_Prompt_: The answer should consist of all the records, written out word for word.

_Saved entries_:
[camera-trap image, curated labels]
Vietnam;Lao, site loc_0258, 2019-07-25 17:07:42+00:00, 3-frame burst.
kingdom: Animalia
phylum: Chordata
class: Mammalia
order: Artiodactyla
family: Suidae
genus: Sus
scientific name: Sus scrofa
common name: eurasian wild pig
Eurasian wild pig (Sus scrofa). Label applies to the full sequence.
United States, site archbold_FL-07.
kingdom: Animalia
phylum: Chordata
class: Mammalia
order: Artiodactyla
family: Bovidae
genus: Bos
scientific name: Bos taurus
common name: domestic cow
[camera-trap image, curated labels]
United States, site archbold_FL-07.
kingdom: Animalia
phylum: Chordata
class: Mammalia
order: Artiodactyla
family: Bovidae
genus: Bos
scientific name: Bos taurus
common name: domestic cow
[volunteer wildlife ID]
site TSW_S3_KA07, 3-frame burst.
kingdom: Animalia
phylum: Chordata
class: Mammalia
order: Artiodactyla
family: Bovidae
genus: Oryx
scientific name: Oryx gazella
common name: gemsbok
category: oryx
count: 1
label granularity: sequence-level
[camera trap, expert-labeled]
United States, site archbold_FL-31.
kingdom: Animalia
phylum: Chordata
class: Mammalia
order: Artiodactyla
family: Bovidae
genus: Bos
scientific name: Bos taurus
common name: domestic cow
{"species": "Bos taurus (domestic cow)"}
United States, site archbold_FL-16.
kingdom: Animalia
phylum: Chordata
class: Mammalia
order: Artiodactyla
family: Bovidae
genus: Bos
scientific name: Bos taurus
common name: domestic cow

_Answer space_:
[camera-trap image, curated labels]
Vietnam;Lao, site loc_0258, 2019-07-25 17:07:42+00:00, 3-frame burst.
kingdom: Animalia
phylum: Chordata
class: Mammalia
order: Artiodactyla
family: Suidae
genus: Sus
scientific name: Sus scrofa
common name: eurasian wild pig
Eurasian wild pig (Sus scrofa). Label applies to the full sequence.
United States, site archbold_FL-07.
kingdom: Animalia
phylum: Chordata
class: Mammalia
order: Artiodactyla
family: Bovidae
genus: Bos
scientific name: Bos taurus
common name: domestic cow
[camera-trap image, curated labels]
United States, site archbold_FL-07.
kingdom: Animalia
phylum: Chordata
class: Mammalia
order: Artiodactyla
family: Bovidae
genus: Bos
scientific name: Bos taurus
common name: domestic cow
[volunteer wildlife ID]
site TSW_S3_KA07, 3-frame burst.
kingdom: Animalia
phylum: Chordata
class: Mammalia
order: Artiodactyla
family: Bovidae
genus: Oryx
scientific name: Oryx gazella
common name: gemsbok
category: oryx
count: 1
label granularity: sequence-level
[camera trap, expert-labeled]
United States, site archbold_FL-31.
kingdom: Animalia
phylum: Chordata
class: Mammalia
order: Artiodactyla
family: Bovidae
genus: Bos
scientific name: Bos taurus
common name: domestic cow
{"species": "Bos taurus (domestic cow)"}
United States, site archbold_FL-16.
kingdom: Animalia
phylum: Chordata
class: Mammalia
order: Artiodactyla
family: Bovidae
genus: Bos
scientific name: Bos taurus
common name: domestic cow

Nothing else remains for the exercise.